From the Event Hub forum thread, copy the passage starting at "streaming_df = spark" and ending at "it's more performant...", swapping "streaming_df" for "eventhub_stream_df" wherever it appears.

**Passage for review**:
================================

When attempting to readStream data fron Azure Event Hub with Databricks on Apache Spark I get the error
AttributeError: 'str' object has no attribute '_jvm'
The details of the error is as follows:
----> 8 ehConf['eventhubs.connectionString'] = sparkContext._jvm.org.apache.spark.eventhubs.EventHubsUtils.encrypt(connectionString)
The code is as follows:
sparkContext = ""
connectionString = 'Endpoint=sb://namespace.servicebus.windows.net/;SharedAccessKeyName=both4;SharedAccessKey=adfdMyKeyIGBKYBs=;EntityPath=hubv5'
# Source with default settings
connectionString = connectionString
ehConf = {}
ehConf['eventhubs.connectionString'] = sparkContext._jvm.org.apache.spark.eventhubs.EventHubsUtils.encrypt(connectionString)
streaming_df = spark \
.readStream \
.format("eventhubs") \
.options(**ehConf) \
.load()
Has anyone come across this error and found a solution?
CodePudding user response:
It shouldn't be the sparkContext
, but just sc
:
ehConf['eventhubs.connectionString'] = sc._jvm.org.apache.spark.eventhubs.EventHubsUtils.encrypt(connectionString)
P.S. But it's just easier to use built-in Kafka connector with EventHubs - you don't need to install anything, and it's more performant...

================================

**Given information**:
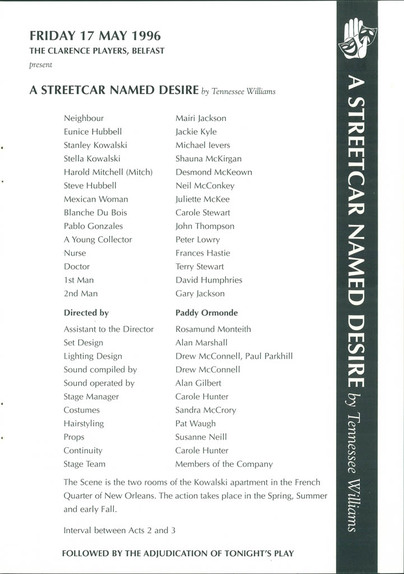 FRIDAY 17 MAY 1996
THE CLARENCE PLAYERS, BELFAST
present

A STREETCAR NAMED DESIRE by Tennessee Williams

| | |
|---|---|
| Neighbour | Mairi Jackson |
| Eunice Hubbell | Jackie Kyle |
| Stanley Kowalski | Michael Ievers |
| Stella Kowalski | Shauna McKirgan |
| Harold Mitchell (Mitch) | Desmond McKeown |
| Steve Hubbell | Neil McConkey |
| Mexican Woman | Juliette McKee |
| Blanche Du Bois | Carole Stewart |
| Pablo Gonzales | John Thompson |
| A Young Collector | Peter Lowry |
| Nurse | Frances Hastie |
| Doctor | Terry Stewart |
| 1st Man | David Humphries |
| 2nd Man | Gary Jackson |
| **Directed by** | **Paddy Ormonde** |
| Assistant to the Director | Rosamund Monteith |
| Set Design | Alan Marshall |
| Lighting Design | Drew McConnell, Paul Parkhill |
| Sound compiled by | Drew McConnell |
| Sound operated by | Alan Gilbert |
| Stage Manager | Carole Hunter |
| Costumes | Sandra McCrory |
| Hairstyling | Pat Waugh |
| Props | Susanne Neill |
| Continuity | Carole Hunter |
| Stage Team | Members of the Company |

The Scene is the two rooms of the Kowalski apartment in the French Quarter of New Orleans. The action takes place in the Spring, Summer and early Fall.

Interval between Acts 2 and 3

FOLLOWED BY THE ADJUDICATION OF TONIGHT'S PLAY

A STREETCAR NAMED DESIRE by Tennessee Williams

================================

**Your response**:
eventhub_stream_df = spark \
.readStream \
.format("eventhubs") \
.options(**ehConf) \
.load()
Has anyone come across this error and found a solution?
CodePudding user response:
It shouldn't be the sparkContext
, but just sc
:
ehConf['eventhubs.connectionString'] = sc._jvm.org.apache.spark.eventhubs.EventHubsUtils.encrypt(connectionString)
P.S. But it's just easier to use built-in Kafka connector with EventHubs - you don't need to install anything, and it's more performant...